| EXERCISE TASK |
Collect every line from the spatial relation data below that contains the word "green".

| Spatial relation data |
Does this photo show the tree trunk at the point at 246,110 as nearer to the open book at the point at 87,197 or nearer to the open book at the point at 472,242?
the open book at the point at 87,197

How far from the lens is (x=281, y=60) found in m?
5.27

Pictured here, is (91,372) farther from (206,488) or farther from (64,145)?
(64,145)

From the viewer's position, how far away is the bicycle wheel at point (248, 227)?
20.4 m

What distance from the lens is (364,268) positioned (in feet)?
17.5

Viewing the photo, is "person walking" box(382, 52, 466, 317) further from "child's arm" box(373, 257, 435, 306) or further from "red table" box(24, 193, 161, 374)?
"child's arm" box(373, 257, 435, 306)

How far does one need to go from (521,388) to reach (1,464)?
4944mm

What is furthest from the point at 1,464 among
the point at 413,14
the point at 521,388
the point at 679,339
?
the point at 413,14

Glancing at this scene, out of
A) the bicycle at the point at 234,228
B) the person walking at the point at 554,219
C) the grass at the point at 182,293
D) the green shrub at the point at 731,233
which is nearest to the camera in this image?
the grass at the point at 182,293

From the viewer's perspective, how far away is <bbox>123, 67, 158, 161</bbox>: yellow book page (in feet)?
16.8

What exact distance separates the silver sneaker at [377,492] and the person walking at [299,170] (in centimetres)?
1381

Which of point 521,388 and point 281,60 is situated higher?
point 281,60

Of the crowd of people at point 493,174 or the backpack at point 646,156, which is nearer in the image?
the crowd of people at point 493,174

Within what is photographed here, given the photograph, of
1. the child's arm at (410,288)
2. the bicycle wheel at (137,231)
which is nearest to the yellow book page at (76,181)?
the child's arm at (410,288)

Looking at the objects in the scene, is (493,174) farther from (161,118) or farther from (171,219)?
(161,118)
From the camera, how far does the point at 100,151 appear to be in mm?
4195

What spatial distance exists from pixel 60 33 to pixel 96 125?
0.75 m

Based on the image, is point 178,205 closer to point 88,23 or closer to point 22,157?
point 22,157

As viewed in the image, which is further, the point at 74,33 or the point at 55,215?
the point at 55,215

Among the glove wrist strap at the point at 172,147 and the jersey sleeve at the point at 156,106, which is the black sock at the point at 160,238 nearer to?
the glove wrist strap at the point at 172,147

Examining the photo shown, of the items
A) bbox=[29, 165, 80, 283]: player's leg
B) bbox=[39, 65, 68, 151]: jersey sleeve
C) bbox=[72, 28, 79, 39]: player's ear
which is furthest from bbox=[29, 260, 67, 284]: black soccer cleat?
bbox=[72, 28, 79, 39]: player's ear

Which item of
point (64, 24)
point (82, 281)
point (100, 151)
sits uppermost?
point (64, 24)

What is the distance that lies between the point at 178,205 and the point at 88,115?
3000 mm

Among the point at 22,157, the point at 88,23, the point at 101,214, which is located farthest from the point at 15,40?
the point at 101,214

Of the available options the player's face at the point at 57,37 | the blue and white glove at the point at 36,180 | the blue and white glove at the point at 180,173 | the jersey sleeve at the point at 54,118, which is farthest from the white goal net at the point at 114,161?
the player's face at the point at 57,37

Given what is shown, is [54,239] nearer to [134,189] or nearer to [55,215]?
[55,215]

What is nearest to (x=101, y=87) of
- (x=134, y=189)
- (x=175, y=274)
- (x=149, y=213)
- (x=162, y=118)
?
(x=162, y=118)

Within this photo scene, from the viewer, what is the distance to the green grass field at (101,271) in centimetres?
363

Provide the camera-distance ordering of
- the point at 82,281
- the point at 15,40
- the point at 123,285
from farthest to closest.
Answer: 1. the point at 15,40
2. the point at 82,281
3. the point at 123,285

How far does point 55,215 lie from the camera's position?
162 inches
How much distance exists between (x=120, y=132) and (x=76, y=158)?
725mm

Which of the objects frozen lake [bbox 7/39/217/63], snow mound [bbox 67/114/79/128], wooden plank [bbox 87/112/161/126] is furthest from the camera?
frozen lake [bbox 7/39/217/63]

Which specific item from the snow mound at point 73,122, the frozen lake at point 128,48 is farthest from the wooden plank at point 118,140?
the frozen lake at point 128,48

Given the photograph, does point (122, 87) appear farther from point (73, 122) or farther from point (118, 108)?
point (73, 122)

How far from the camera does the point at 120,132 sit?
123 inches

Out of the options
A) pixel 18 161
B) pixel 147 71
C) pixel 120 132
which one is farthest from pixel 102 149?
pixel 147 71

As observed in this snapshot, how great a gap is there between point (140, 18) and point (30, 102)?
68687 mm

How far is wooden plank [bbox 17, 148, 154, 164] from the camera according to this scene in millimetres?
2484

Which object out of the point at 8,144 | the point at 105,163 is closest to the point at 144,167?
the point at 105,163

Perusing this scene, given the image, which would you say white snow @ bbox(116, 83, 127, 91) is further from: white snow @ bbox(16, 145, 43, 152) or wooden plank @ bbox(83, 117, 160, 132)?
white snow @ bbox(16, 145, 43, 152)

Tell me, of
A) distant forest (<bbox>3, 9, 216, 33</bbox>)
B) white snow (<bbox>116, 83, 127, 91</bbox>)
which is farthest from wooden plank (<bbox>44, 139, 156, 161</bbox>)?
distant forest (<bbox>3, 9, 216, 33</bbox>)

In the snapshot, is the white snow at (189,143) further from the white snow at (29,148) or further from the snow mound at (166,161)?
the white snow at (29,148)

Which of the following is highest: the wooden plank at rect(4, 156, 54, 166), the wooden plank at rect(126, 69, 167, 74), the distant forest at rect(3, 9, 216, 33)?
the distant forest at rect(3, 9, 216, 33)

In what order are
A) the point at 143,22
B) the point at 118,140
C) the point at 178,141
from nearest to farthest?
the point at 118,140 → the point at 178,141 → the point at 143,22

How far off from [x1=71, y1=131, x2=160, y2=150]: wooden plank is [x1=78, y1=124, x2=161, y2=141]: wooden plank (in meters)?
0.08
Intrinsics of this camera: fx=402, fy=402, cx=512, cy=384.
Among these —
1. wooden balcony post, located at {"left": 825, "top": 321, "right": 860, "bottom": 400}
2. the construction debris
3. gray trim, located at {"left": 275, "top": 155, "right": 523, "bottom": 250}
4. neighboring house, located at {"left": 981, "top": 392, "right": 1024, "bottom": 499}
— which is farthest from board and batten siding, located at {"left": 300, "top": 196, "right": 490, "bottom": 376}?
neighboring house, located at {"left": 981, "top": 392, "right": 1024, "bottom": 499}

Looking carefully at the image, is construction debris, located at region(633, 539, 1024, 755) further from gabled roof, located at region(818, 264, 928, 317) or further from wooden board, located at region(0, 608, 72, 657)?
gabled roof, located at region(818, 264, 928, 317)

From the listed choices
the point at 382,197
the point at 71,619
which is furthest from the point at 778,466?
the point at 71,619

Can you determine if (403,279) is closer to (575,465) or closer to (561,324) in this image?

| EXPECTED ANSWER |
D) the green shrub at the point at 731,233
Within this photo scene, from the viewer, what is the distance to the green grass field at (101,271) in centimetres?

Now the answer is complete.